**EXERCISE PROMPT:**
Below are entries. Copy exactly the lines running from the line that holds "family: Cervidae" to the line that holds "A: Cervus elaphus (red deer).", with both ends included.

**AVAILABLE RECORDS:**
BEGIN

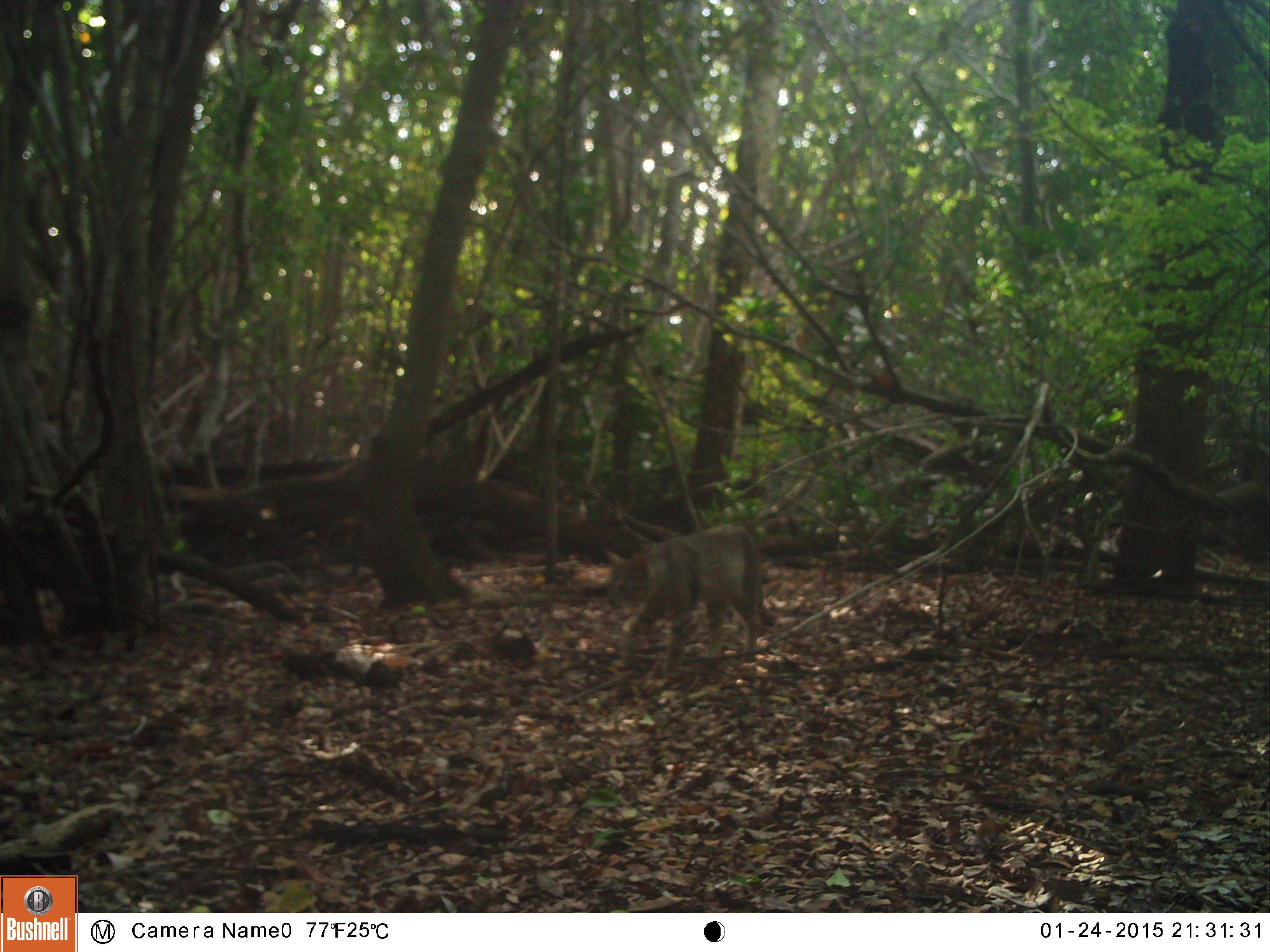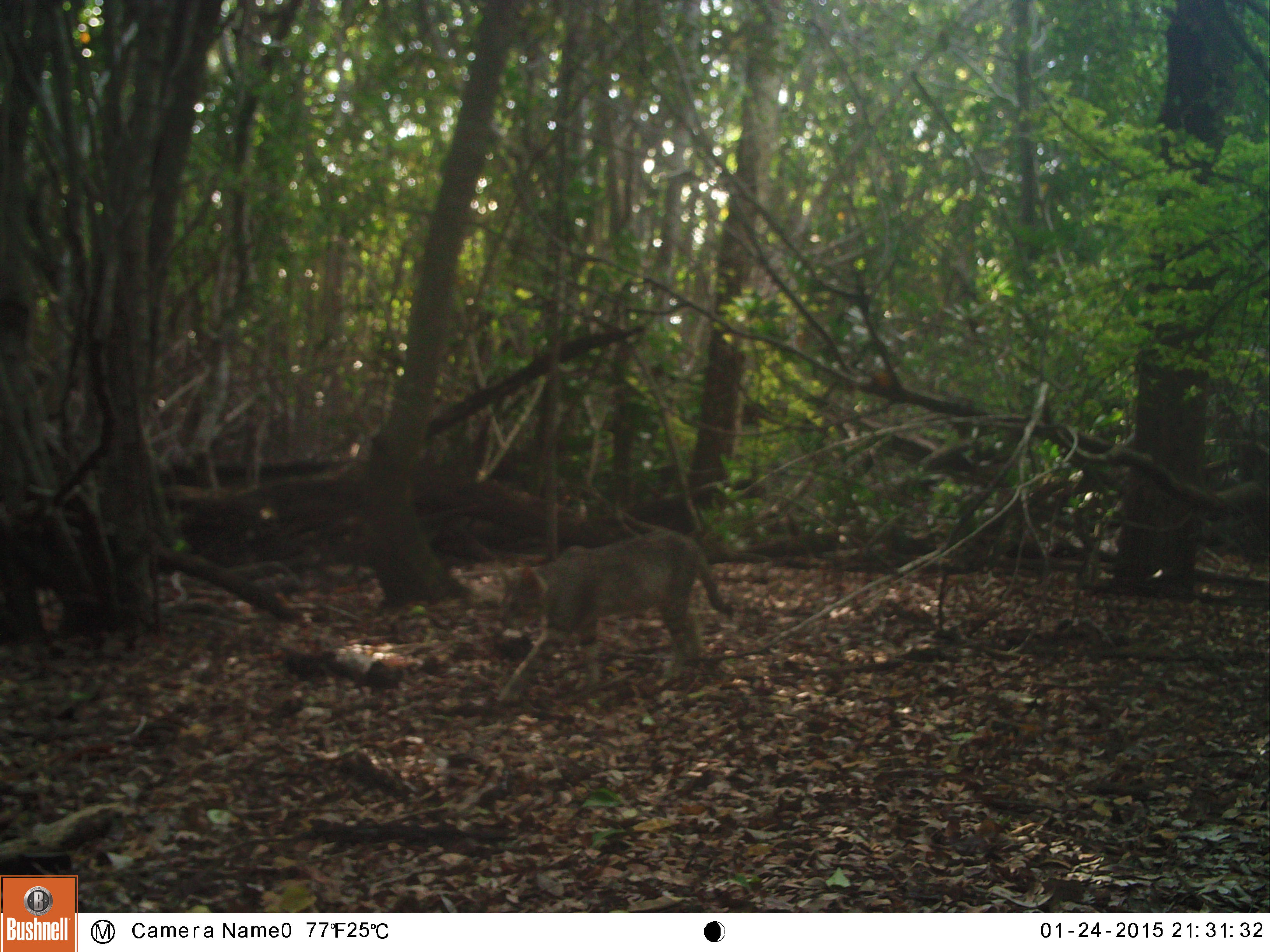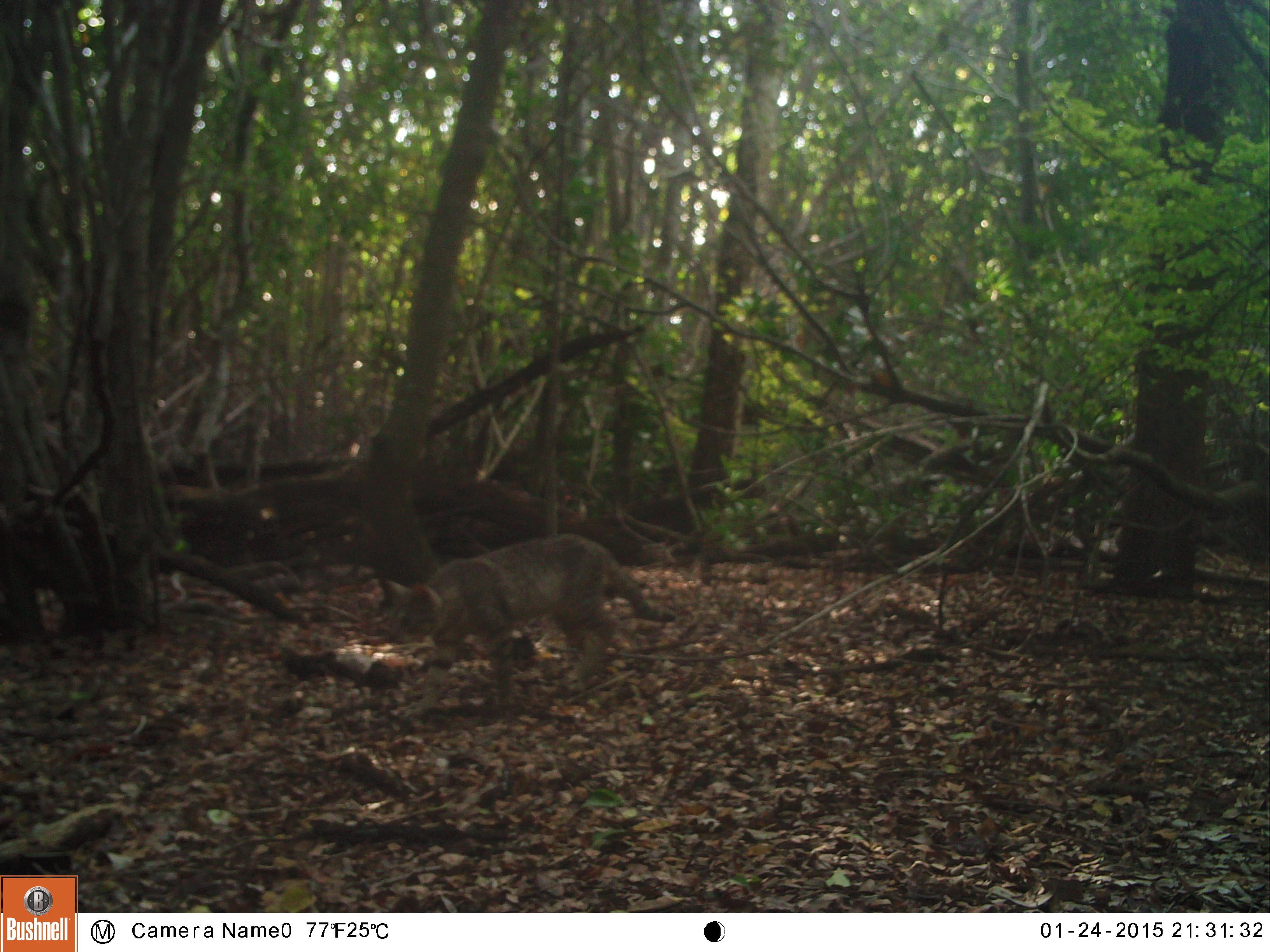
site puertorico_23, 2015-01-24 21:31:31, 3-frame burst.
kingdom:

END
BEGIN

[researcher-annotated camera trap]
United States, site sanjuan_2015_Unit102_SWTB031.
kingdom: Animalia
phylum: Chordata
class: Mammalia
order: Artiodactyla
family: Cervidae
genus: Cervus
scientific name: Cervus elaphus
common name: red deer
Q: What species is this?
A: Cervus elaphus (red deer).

END
BEGIN

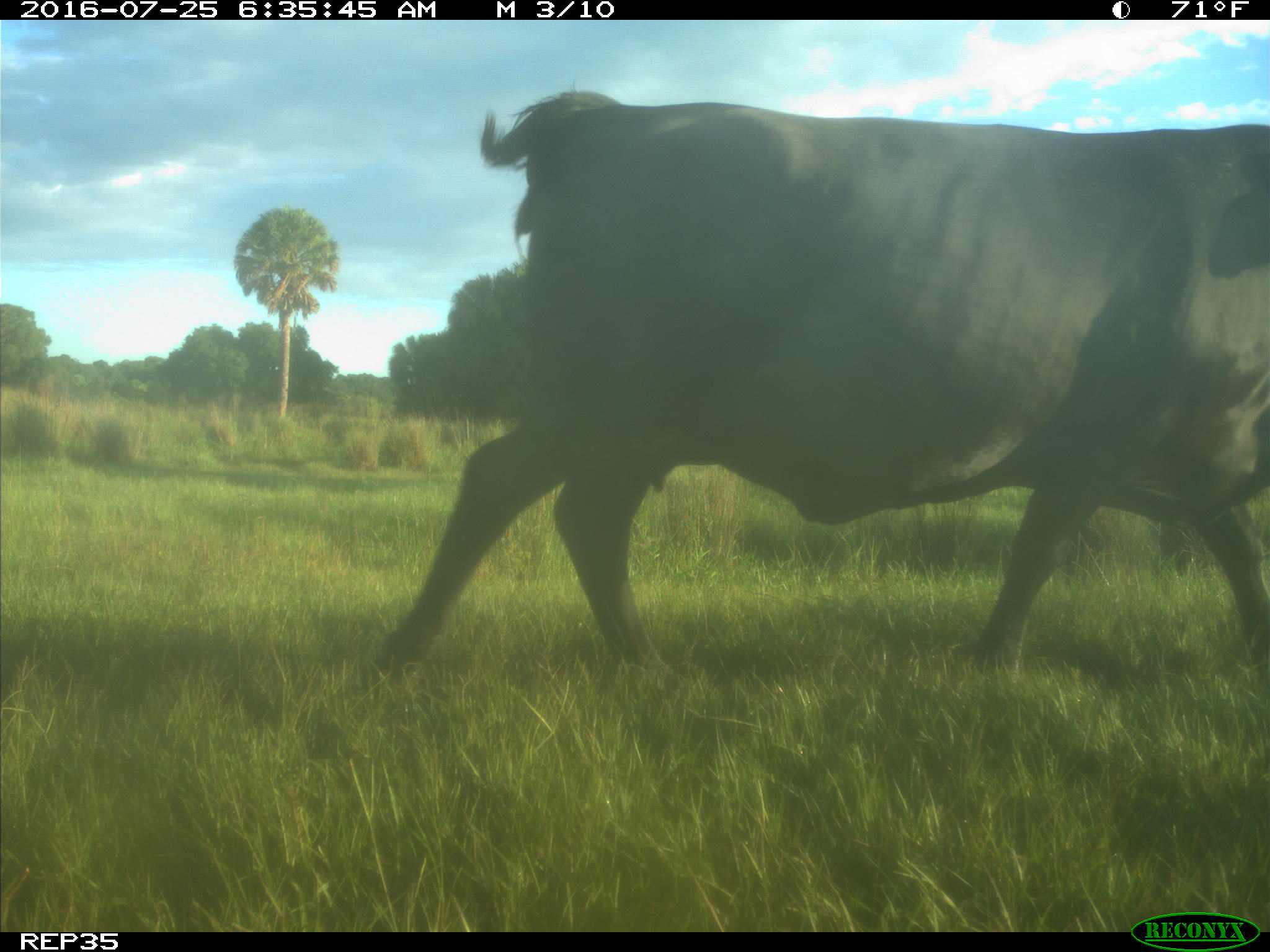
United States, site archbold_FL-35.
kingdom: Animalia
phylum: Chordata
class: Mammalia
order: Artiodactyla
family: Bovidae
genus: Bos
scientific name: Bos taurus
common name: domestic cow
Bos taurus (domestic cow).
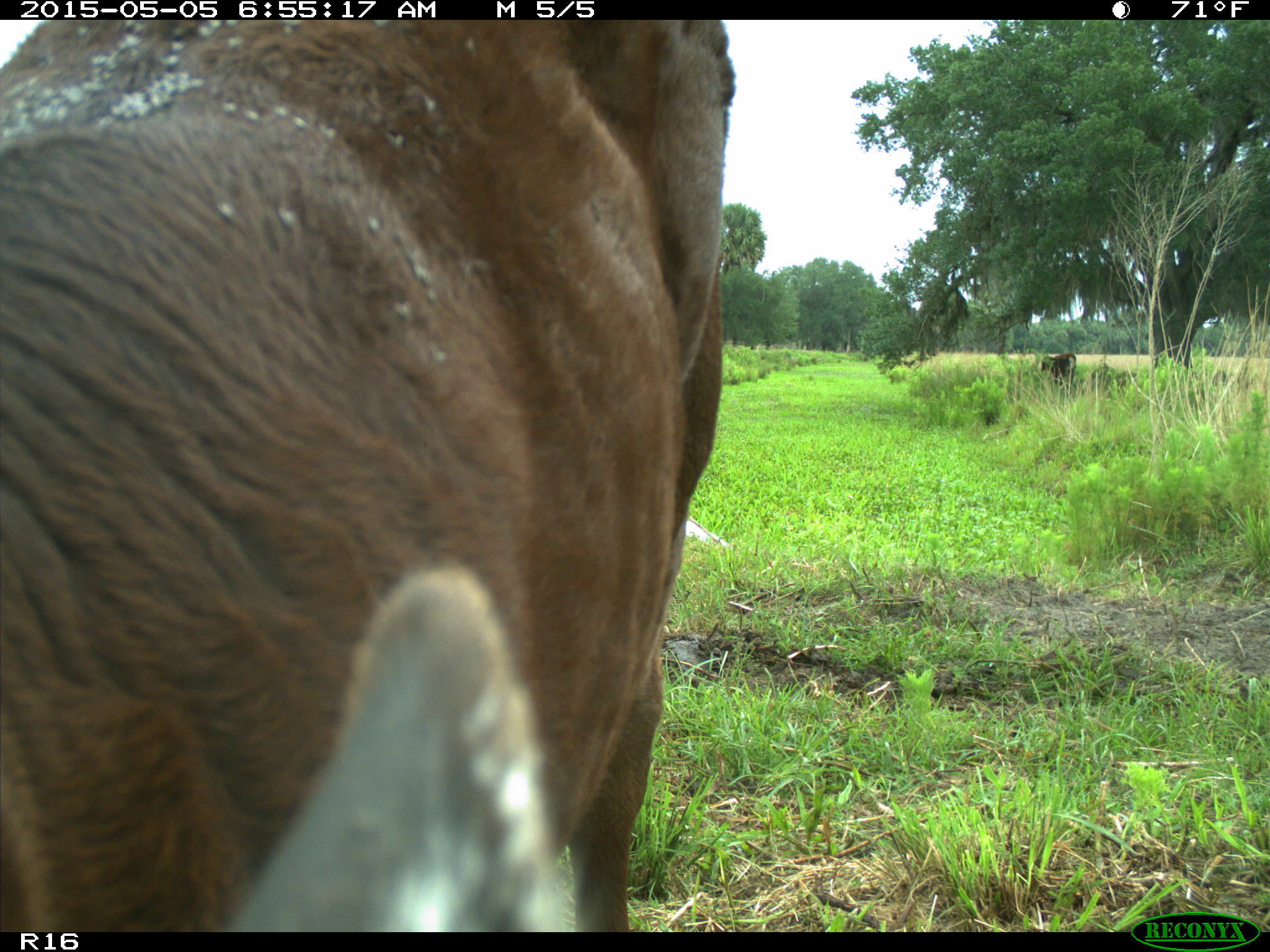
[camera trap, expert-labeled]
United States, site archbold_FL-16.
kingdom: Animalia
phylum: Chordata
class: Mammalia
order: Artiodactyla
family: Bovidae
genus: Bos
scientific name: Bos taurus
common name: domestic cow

END

**FINISHED TASK:**
family: Cervidae
genus: Cervus
scientific name: Cervus elaphus
common name: red deer
Q: What species is this?
A: Cervus elaphus (red deer).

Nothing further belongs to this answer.